### WORK INSTRUCTIONS
(1) Decide whether each statement agrees with the interview on book production timelines, answering yes or no and quoting the text's deciding words: (a) The speaker's busiest time of year is May-June. (b) In March the speaker is printing books for Christmas. (c) Some retailers want Christmas titles presented in April.
(2) From the interview on book production timelines, extract word for word the part that opens with the words containing "So we’ve got" and closes with "roles at uni?".

### SELECTED PASSAGE
>>>>
What kind of timeframes and lead times are you working with in your role?
Goodness gracious. We all know time neither exists, nor matters, but I feel like I am living on some other plane to everyone else because currently in March I am printing books for Father’s Day. There are huge lead-times for books that print offshore because we need to leave time for them to ship (literally on a ship) to our warehouse in Australia. And it’s just a reality that we have to do a lot of offshore printing for our fully illustrated titles because it’s not viable to print them here – unless someone wants to pay $100 for a picture book?!
So we’ve got to work really far in advance because of that, and even further in advance because for some of the super speccy titles with a lot of shimmer and bling, or a whacky format, or a big-name author, we want to have samples of them ready for our sales team to sell in, and some retailers even want us to present all our Christmas titles in April. So it really is just a strange way to view a year. The absolute busiest time of year for me is May-June because that’s when we’re printing all of our key Christmas titles, but right now it’s already starting to ramp up. So my ‘quietest’ time of year is probably August/September.
Why do you think we don’t hear much about production roles at uni?
<<<<
### SUPPLIED DATA
>>>>
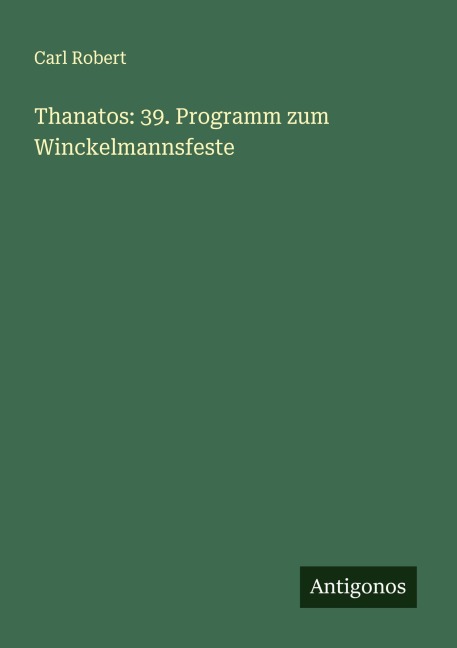 Thanatos: 39. Programm zum Winckelmannsfeste - Carl Robert
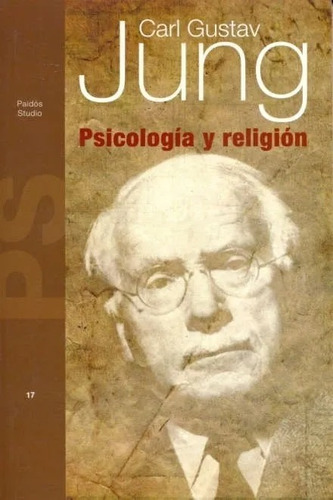 Psicología Y Religión, Jung, Paidós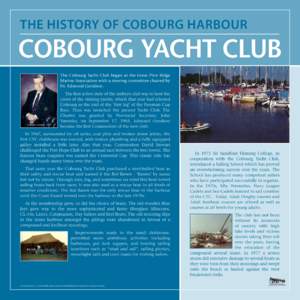 THE HISTORY OF COBOURG HARBOUR  COBOURG YACHT CLUB The Cobourg Yacht Club began as the Great Pine Ridge Marine Association with a steering committee chaired by Dr. Edmond Gendron.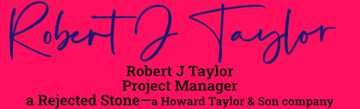 Robert J Taylor signature
Project Manager
a rejected stone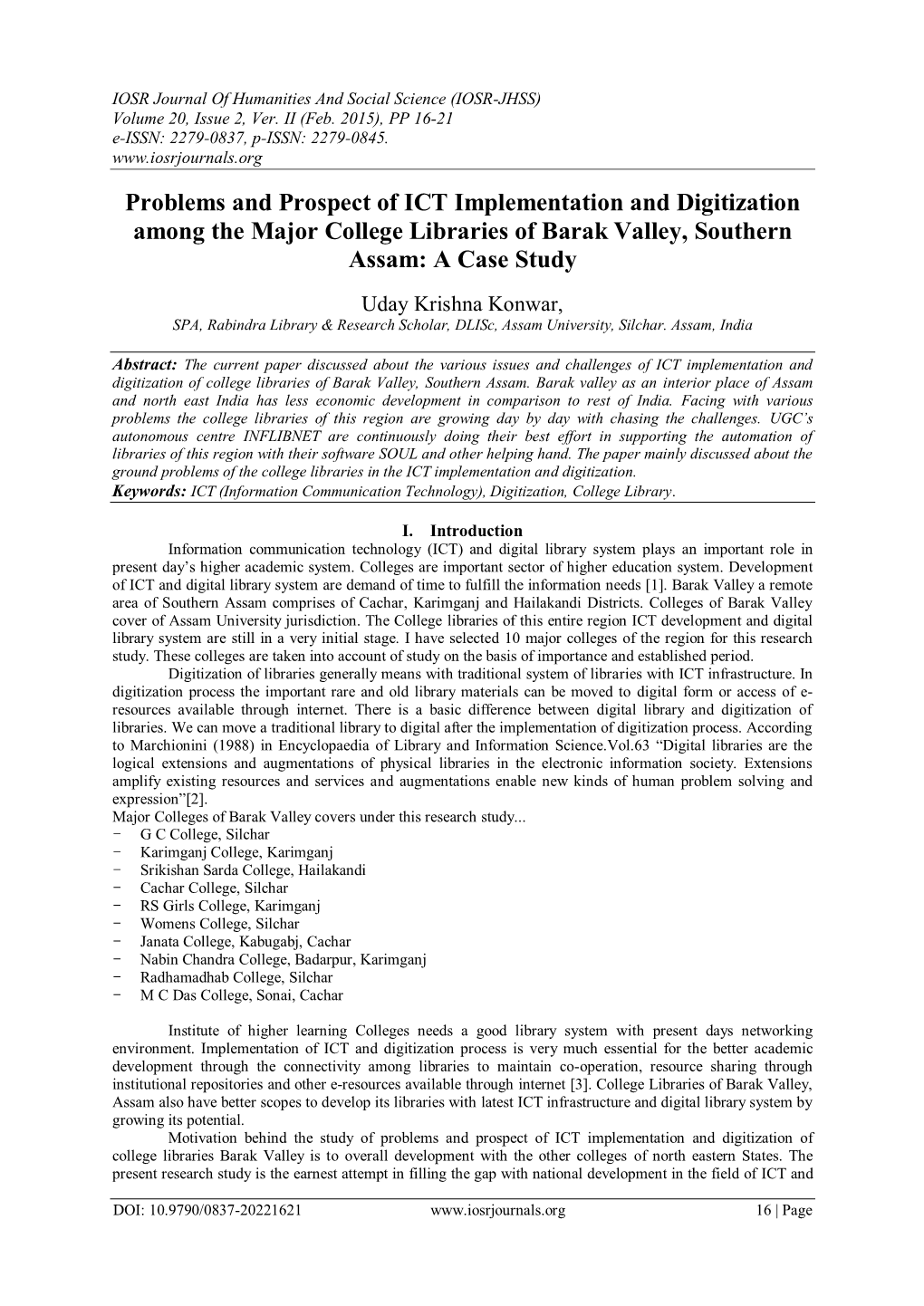 Problems and Prospect of ICT Implementation and Digitization Among the Major College Libraries of Barak Valley, Southern Assam: a Case Study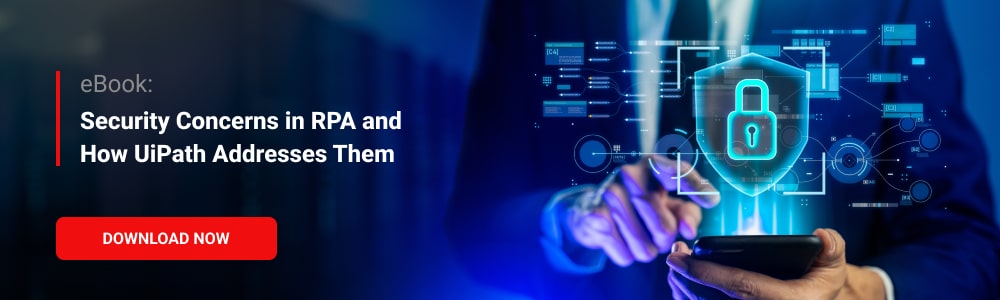 eBook: Security Concerns in RPA and How UiPath Addresses Them 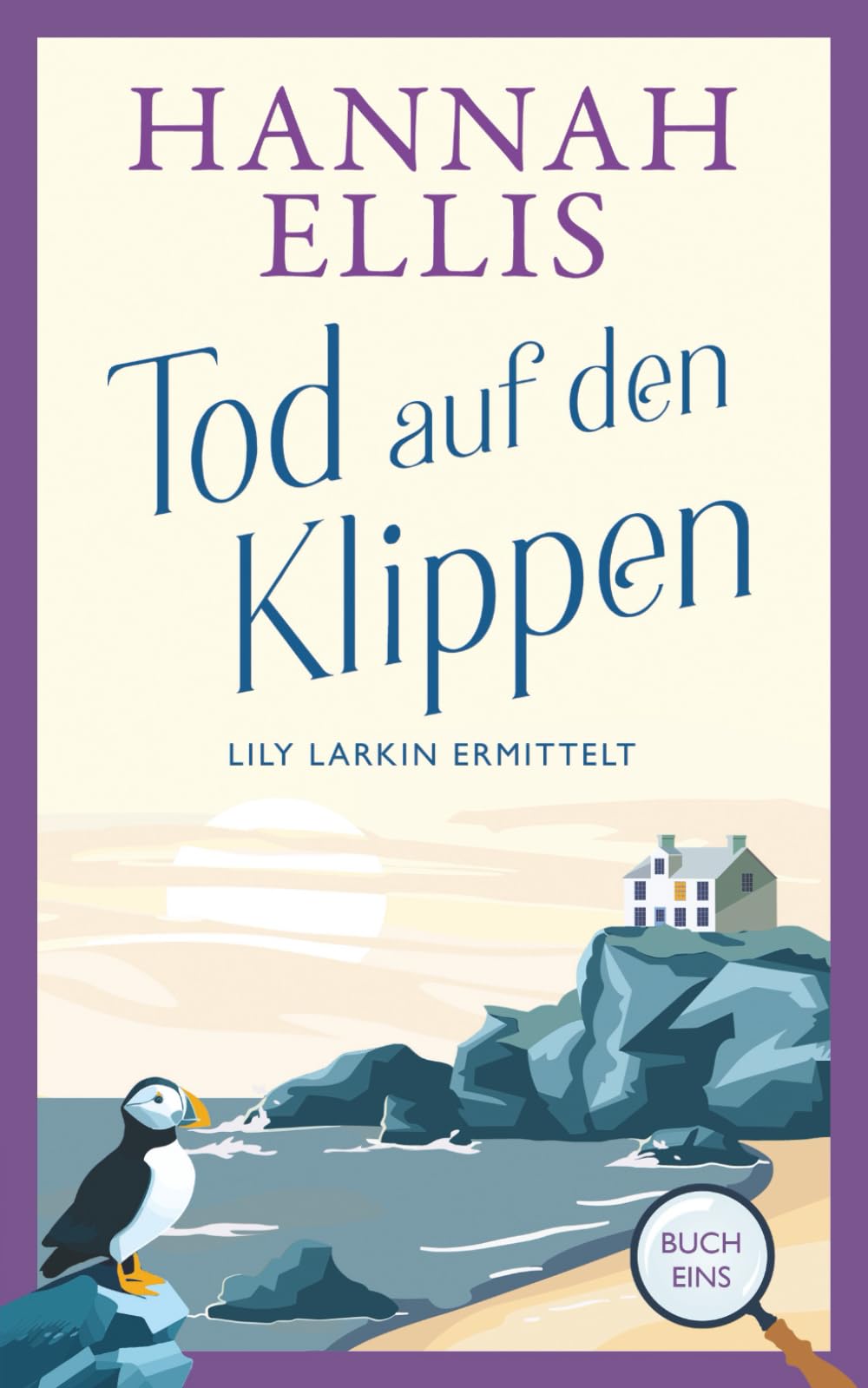 Tod auf den Klippen (Lily Larkin ermittelt, Band 1) Detective & CSI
<<<<
### ANSWERS TO EACH TASK
(1)
(a) Yes: "The absolute busiest time of year for me is May-June"
(b) No: "currently in March I am printing books for Father’s Day"
(c) Yes: "some retailers even want us to present all our Christmas titles in April"

(2)
So we’ve got to work really far in advance because of that, and even further in advance because for some of the super speccy titles with a lot of shimmer and bling, or a whacky format, or a big-name author, we want to have samples of them ready for our sales team to sell in, and some retailers even want us to present all our Christmas titles in April. So it really is just a strange way to view a year. The absolute busiest time of year for me is May-June because that’s when we’re printing all of our key Christmas titles, but right now it’s already starting to ramp up. So my ‘quietest’ time of year is probably August/September.
Why do you think we don’t hear much about production roles at uni?